» **AUSZUG**
_____

Ich habe bereits in meinem ersten Buch über die Enttäuschung meines Philosophiestudiums geschrieben, in dem das Revolutionärste die Jeanshose des Professors war. Jede entschiedene Meinung schien dogmatisch. In meiner Erinnerung wurde jede Gefühlsäußerung im Seminarraum, jede Tonlage, die von dem motorisierten Gemurmel abwich, verdutzt bis angewidert beäugt, als würde der auferstandene Hegel höchstpersönlich im Seminarraum vor aller Augen sein Geschäft erledigen.

Ich will mich nicht wiederholen, ich langweile mich ja schon selbst. Es ist ja auch nicht so, als hätte ich damals rein gar nichts gelernt. Irgendetwas habe ich gelernt, irgendetwas lernt man immer! Damals habe ich die Kunst des Kategorien- und Definitionenabklopfens gelernt, wie sie in der westlichen Philosophie üblich ist. Gattung, Genus, Terminus. Das war bereits eine der Expertisen des antiken Philosophen Aristoteles: die Dinge und Zusammenhänge in der Welt beobachten, sie abgleichen und abgrenzen, kategorisieren, in verständliche Pakete und Tüten abpacken, zuschnüren. Eine Kostprobe werde ich im nächsten Kapitel geben.

_____

» **VORLIEGENDE DATEN**
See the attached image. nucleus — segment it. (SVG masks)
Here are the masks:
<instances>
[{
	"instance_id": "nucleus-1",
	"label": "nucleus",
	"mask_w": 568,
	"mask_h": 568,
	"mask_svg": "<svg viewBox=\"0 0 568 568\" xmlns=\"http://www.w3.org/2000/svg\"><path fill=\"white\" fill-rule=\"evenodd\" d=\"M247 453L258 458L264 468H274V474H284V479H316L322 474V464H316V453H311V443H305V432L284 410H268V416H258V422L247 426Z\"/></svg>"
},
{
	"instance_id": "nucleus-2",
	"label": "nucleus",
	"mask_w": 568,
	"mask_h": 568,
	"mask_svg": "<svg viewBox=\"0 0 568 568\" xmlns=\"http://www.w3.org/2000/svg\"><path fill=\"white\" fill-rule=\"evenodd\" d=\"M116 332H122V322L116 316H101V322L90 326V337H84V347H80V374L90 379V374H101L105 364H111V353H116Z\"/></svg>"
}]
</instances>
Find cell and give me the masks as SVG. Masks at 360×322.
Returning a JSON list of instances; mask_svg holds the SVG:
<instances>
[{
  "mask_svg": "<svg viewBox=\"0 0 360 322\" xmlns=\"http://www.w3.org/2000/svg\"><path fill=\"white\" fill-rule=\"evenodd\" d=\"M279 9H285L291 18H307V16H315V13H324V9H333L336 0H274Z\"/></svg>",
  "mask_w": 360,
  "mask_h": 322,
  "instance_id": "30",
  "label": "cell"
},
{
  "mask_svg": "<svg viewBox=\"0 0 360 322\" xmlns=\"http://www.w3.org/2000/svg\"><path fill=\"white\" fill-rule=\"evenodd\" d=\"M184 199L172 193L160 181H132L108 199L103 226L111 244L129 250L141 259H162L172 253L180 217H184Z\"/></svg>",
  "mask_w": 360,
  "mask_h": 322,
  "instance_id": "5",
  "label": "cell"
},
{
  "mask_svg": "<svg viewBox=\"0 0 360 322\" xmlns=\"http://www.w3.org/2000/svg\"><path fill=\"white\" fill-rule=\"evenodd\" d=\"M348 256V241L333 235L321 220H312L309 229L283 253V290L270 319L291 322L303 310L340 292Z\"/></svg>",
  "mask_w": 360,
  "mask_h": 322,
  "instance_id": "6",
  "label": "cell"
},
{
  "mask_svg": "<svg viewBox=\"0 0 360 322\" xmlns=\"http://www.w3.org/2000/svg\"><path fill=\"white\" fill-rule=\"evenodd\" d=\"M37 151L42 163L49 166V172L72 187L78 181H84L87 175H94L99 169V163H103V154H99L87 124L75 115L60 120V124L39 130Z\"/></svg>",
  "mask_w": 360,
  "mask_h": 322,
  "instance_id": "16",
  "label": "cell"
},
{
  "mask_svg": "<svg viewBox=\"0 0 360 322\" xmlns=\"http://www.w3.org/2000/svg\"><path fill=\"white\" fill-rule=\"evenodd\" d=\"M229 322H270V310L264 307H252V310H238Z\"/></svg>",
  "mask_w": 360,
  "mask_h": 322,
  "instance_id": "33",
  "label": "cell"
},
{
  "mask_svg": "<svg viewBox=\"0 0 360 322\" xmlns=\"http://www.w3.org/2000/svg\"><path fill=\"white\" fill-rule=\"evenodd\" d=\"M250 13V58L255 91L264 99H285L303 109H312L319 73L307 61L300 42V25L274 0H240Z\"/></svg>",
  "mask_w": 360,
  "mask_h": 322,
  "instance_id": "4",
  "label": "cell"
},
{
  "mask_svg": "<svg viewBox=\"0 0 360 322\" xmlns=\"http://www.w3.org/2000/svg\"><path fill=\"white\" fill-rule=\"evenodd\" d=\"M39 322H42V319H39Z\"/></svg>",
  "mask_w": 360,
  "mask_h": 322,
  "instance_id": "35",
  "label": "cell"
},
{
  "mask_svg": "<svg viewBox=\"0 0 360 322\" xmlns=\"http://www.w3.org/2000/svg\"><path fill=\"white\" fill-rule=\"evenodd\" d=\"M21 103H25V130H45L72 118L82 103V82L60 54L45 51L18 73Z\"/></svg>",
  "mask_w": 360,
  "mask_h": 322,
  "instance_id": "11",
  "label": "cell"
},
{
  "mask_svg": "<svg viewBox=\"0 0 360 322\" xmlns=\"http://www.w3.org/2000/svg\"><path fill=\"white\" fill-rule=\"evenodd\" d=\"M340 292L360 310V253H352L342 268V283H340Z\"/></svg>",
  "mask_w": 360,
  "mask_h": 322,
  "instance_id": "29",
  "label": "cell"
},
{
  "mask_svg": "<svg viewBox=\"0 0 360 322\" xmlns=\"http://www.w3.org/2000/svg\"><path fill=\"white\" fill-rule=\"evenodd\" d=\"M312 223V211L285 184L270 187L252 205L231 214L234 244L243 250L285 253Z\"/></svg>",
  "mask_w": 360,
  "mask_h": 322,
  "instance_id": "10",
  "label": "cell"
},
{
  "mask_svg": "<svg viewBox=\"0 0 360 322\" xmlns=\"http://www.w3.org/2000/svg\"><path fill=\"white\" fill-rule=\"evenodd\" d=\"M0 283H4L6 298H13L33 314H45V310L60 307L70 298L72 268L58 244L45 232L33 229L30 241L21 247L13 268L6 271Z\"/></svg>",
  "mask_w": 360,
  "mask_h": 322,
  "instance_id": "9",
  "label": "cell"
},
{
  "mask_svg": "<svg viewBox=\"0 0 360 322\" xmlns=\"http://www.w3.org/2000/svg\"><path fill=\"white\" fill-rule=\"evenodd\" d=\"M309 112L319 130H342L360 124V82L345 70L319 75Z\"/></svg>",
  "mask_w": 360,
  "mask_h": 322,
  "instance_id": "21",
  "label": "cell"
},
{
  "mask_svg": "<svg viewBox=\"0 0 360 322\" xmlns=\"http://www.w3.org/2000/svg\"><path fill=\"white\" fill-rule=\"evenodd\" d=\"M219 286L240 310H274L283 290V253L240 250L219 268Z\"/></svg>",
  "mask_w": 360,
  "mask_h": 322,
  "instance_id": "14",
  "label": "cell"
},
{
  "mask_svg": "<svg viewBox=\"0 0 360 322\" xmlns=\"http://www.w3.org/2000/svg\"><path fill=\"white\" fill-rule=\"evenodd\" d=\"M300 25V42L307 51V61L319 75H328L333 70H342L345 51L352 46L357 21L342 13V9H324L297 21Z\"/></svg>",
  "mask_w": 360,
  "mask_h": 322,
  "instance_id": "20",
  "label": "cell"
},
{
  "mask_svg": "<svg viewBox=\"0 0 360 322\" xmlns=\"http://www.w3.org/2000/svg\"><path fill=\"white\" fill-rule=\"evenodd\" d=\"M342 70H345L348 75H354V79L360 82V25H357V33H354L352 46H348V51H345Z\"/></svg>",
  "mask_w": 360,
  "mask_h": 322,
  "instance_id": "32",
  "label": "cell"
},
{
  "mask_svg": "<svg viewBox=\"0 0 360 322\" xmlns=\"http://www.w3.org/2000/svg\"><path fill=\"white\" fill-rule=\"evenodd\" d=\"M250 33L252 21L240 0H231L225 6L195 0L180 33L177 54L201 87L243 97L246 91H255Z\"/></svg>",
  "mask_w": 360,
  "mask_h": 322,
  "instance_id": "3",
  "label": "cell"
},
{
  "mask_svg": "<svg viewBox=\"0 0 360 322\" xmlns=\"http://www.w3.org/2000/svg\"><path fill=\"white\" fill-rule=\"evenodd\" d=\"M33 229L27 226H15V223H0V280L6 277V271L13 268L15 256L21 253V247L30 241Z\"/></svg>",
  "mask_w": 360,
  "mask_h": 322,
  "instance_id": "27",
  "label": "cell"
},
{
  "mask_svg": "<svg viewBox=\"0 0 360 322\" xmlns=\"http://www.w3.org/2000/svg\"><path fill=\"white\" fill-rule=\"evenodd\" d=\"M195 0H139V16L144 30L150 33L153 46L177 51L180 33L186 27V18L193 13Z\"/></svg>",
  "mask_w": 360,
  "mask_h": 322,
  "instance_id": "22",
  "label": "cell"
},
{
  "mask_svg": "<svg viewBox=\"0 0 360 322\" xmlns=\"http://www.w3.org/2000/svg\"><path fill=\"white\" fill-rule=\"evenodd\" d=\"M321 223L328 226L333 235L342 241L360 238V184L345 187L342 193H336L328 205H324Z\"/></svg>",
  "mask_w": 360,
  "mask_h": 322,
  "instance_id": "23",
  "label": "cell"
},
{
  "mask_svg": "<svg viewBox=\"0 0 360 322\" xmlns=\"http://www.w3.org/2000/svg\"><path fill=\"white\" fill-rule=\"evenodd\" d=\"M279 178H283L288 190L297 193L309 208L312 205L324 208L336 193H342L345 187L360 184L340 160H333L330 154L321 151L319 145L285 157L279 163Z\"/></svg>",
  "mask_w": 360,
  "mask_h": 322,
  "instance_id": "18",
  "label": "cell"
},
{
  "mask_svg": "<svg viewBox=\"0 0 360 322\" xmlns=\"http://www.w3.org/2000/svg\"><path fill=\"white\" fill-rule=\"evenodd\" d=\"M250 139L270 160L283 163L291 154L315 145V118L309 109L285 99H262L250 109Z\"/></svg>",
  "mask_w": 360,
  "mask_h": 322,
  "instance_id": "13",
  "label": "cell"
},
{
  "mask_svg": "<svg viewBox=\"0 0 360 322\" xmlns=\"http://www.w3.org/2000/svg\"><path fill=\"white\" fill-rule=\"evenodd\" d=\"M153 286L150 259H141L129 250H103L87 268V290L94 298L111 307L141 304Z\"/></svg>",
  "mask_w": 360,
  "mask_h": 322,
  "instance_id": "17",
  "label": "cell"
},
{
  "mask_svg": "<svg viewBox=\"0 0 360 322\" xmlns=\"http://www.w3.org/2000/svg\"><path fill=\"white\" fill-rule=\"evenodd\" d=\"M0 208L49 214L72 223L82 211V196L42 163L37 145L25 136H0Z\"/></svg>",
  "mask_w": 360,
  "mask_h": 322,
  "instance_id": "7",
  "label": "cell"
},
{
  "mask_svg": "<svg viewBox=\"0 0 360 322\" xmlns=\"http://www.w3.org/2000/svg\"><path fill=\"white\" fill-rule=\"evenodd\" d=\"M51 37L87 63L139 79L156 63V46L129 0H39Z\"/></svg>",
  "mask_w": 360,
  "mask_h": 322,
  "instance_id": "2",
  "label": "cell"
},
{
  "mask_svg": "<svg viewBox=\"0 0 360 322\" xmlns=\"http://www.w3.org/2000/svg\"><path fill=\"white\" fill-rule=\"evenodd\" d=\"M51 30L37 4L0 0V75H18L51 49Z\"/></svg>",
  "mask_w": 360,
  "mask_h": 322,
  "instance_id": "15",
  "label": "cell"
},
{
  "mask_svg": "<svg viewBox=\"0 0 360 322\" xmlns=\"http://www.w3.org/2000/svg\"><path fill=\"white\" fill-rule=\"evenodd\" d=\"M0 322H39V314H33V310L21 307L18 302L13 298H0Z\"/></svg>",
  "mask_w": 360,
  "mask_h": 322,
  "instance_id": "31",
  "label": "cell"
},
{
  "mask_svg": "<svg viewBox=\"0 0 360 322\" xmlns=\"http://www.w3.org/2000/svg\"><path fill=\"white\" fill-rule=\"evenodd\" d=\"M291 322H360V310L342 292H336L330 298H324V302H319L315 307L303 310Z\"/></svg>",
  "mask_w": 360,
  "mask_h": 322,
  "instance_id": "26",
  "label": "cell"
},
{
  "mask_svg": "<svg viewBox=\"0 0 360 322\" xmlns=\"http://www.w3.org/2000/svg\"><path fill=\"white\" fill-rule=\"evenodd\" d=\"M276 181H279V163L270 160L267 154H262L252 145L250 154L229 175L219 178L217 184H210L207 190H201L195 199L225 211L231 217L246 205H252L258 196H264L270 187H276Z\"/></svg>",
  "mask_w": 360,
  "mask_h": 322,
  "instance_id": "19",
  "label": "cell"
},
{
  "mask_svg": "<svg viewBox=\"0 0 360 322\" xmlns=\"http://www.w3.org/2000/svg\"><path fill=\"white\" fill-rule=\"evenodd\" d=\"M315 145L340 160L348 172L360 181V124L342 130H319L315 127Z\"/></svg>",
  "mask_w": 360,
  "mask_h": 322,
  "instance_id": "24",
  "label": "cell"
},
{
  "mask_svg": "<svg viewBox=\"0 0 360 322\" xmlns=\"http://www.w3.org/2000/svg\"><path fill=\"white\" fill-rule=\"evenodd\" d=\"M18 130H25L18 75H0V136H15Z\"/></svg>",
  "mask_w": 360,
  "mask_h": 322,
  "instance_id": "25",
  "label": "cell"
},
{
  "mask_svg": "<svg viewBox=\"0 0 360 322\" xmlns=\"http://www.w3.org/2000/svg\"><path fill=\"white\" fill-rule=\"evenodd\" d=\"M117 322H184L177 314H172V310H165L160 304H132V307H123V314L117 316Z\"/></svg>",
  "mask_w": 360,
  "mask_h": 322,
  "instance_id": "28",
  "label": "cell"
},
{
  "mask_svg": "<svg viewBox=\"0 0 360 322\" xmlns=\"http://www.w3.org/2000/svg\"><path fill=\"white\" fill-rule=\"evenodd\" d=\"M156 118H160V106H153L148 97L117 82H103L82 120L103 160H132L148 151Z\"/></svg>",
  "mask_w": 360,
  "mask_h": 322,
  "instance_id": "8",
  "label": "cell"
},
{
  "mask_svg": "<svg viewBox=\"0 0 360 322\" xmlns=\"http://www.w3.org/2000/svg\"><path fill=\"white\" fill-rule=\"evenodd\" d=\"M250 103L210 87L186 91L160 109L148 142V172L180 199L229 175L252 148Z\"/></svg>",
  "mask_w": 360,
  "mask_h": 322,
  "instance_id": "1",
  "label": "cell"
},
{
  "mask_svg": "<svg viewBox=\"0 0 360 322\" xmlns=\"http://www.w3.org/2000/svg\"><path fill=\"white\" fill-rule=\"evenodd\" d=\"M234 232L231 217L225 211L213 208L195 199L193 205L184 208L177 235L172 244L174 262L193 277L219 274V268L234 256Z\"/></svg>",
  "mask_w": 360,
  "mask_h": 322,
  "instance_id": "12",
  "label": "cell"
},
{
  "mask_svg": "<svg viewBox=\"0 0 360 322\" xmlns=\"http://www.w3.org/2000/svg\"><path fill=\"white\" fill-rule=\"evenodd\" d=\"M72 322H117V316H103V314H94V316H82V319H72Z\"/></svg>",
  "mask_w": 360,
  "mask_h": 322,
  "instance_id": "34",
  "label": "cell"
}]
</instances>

_____

» **ARBEITSAUFTRAG 1**
Geben Sie aus dem Auszug den Abschnitt wieder, der mit den Worten „Ich habe bereits“ beginnt und nach „sein Geschäft erledigen.“ endet, und tauschen Sie darin „Jeanshose“ gegen „Krawatte“ aus.
» **ARBEITSAUFTRAG 2**
Welche Kunst wurde laut dem Auszug damals im Studium erlernt?
Die Auflistung stammt aus einer anderen Quelle.

» **ENDGÜLTIGE ANTWORT 1**
Ich habe bereits in meinem ersten Buch über die Enttäuschung meines Philosophiestudiums geschrieben, in dem das Revolutionärste die Krawatte des Professors war. Jede entschiedene Meinung schien dogmatisch. In meiner Erinnerung wurde jede Gefühlsäußerung im Seminarraum, jede Tonlage, die von dem motorisierten Gemurmel abwich, verdutzt bis angewidert beäugt, als würde der auferstandene Hegel höchstpersönlich im Seminarraum vor aller Augen sein Geschäft erledigen.

» **ENDGÜLTIGE ANTWORT 2**
Die Kunst des Kategorien- und Definitionenabklopfens, wie sie in der westlichen Philosophie üblich ist.